Na língua francesa, o primeiro grupo de parnasianos reúne poetas de diversas tendências, tendo como denominador comum: rejeição ao lirismo como credo. Principais expoentes: Théophile Gautier (1811 – 1872); Leconte de Lisle (1818 – 1894); Théodore de Banville (1823 – 1891); Sully Prudhomme (1839 – 1907) e José Maria de Heredia (1842 – 1905), este último de origem cubana.

O movimento, em Portugal, teve pouca importância. São seus autores em terra lusitana: Gonçalves Crespo (brasileiro que se mudou para Portugal por haver se casado com uma portuguesa); João Penha e Antônio Feijó.

No Brasil, o Parnasianismo domina a poesia até a chegada do Modernismo, em 1822. Entre 1870 e 1880, ocorreu em nosso país a liquidação do Romantismo, submetido a uma crítica severa pelas gerações emergentes, insatisfeitas com sua estética e em busca de novas formas de arte, inspiração dos ideais positivistas e realistas do momento.

Cronologicamente, o Parnasianismo durou no Brasil de 1880 a 1893. Sua influência, no entanto, estendeu-se até a primeira década do século XX. De início, foram seus arautos: Gonçalves Crespo e Artur de Oliveira, a partir de 1877. Surgiu timidamente nos versos de Luis Guimarães Júnior (Sonetos e Rimas – 1880) e Teófilo Dias (Fanfarras – 1882), firmando-se definitivamente com Raimundo Correia (Sinfonias – 1883), Alberto de Oliveira (Meridionais – 1884) e Olavo Bilac (Relicário – 1888).

Mesmo que haja recebido grande influência do Parnasianismo francês, não é uma exata reprodução dele, por não ter a mesma preocupação de objetividade, de cientificismo e de descrições realistas. Foge do sentimentalismo romântico, mas não exclui o subjetivismo. Os poetas parnasianos vêem o homem preso à matéria, sem possibilidade de libertar-se do determinismo, e tendem então para o pessimismo ou para o sensualismo.

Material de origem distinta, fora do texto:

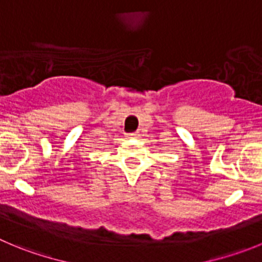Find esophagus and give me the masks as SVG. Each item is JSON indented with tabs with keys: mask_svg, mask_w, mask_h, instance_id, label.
Masks as SVG:
<instances>
[{
	"mask_svg": "<svg viewBox=\"0 0 262 262\" xmlns=\"http://www.w3.org/2000/svg\"><path fill=\"white\" fill-rule=\"evenodd\" d=\"M130 136H133V137H139V136H141V134H139V132H136V133H132Z\"/></svg>",
	"mask_w": 262,
	"mask_h": 262,
	"instance_id": "obj_1",
	"label": "esophagus"
}]
</instances>
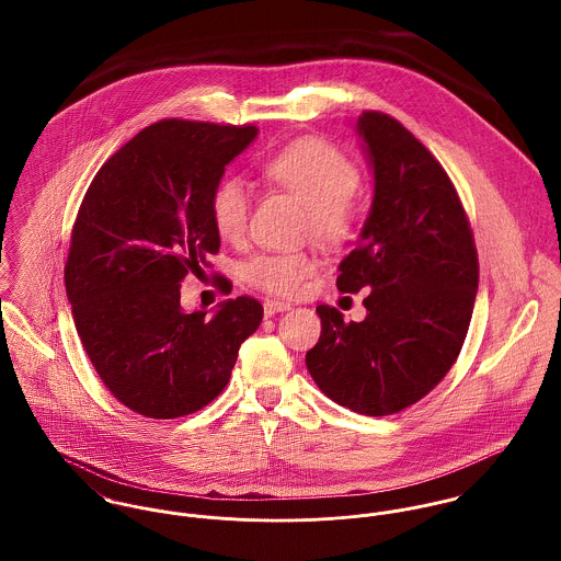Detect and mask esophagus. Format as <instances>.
<instances>
[{
	"label": "esophagus",
	"mask_w": 561,
	"mask_h": 561,
	"mask_svg": "<svg viewBox=\"0 0 561 561\" xmlns=\"http://www.w3.org/2000/svg\"><path fill=\"white\" fill-rule=\"evenodd\" d=\"M289 309H291V305L280 302V300H265V302H263V311H265V316L283 313V311H289Z\"/></svg>",
	"instance_id": "obj_1"
}]
</instances>
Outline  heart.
Wrapping results in <instances>:
<instances>
[{
	"label": "heart",
	"mask_w": 561,
	"mask_h": 561,
	"mask_svg": "<svg viewBox=\"0 0 561 561\" xmlns=\"http://www.w3.org/2000/svg\"><path fill=\"white\" fill-rule=\"evenodd\" d=\"M261 172L307 205V231L316 240L341 245L354 236L360 222V201L356 196L360 170L336 145L316 136L298 138L261 161ZM250 207L252 196L241 179L227 176L214 187L209 214L222 240L243 238ZM316 267L318 259L302 250L265 252L250 259L241 276L254 289L294 298L305 291Z\"/></svg>",
	"instance_id": "heart-1"
}]
</instances>
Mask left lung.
I'll use <instances>...</instances> for the list:
<instances>
[{"label": "left lung", "mask_w": 561, "mask_h": 561, "mask_svg": "<svg viewBox=\"0 0 561 561\" xmlns=\"http://www.w3.org/2000/svg\"><path fill=\"white\" fill-rule=\"evenodd\" d=\"M358 134L376 190L358 245L336 287L369 291L367 318L318 307L320 341L307 369L321 393L358 414L385 416L425 398L451 369L473 316L480 261L462 201L440 165L389 114L367 110Z\"/></svg>", "instance_id": "obj_1"}]
</instances>
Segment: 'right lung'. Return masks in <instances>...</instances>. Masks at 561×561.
I'll list each match as a JSON object with an SVG mask.
<instances>
[{"mask_svg": "<svg viewBox=\"0 0 561 561\" xmlns=\"http://www.w3.org/2000/svg\"><path fill=\"white\" fill-rule=\"evenodd\" d=\"M256 134L254 125L163 118L105 161L81 201L67 296L99 378L138 414L176 419L216 400L263 320L250 296L222 302L211 320L179 302L181 280L220 250L211 192Z\"/></svg>", "mask_w": 561, "mask_h": 561, "instance_id": "obj_1", "label": "right lung"}]
</instances>
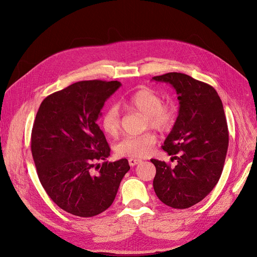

Além de Alberto de Oliveira, Raimundo Correia e Olavo Bilac, considerados a tríade parnasiana, o movimento teve no Brasil outros grandes poetas:Vicente de Carvalho, Machado de Assis, Luiz Delfino, Bernardino Lopes, Francisca Júlia, Guimarães Passos, Carlos Magalhães de Azeredo, Gulart de Andrade, Artur Azevedo, Adelino Fontoura, Emílio de Menezes, Antônio Augusto de Lima, Luis Murat e Mário de Lima.

Ao final do século XIX, o prestígio dos poetas parnasianos fez de seu movimento a escola oficial das letras no país durante muito tempo. Os poetas simbolistas foram excluídos da Academia Brasileira de Letras, quando esta se constituiu em 1896. No contato com o simbolismo, o Parnasianismo cedeu lugar, nas duas primeiras décadas do século XX, a uma poesia sincretista e de transição..

Veja-se uma amostra da poesia parnasiana no Brasil:

LÍNGUA PORTUGUESA

(Olavo Bilac)

Última flor do Lácio, inculta e bela,

És, a um tempo, esplendor e sepultura:

Ouro nativo, que na ganga impura

A bruta mina entre os cascalhos vela...


Amo-te assim, desconhecida e obscura,

Tuba de alto clangor, lira singela,

Que tens o trom e o silvo da procela

E o arrolo da saudade e da ternura!


Amo o teu viço agreste e o teu aroma

De virgens selvas e de oceano largo!

Amo-te, ó rude e doloroso idioma,


Em que da voz materna ouvi: “meu filho”!

E em que Camões chorou , no exílio amargo,

O gênio sem ventura e o amor sem brilho!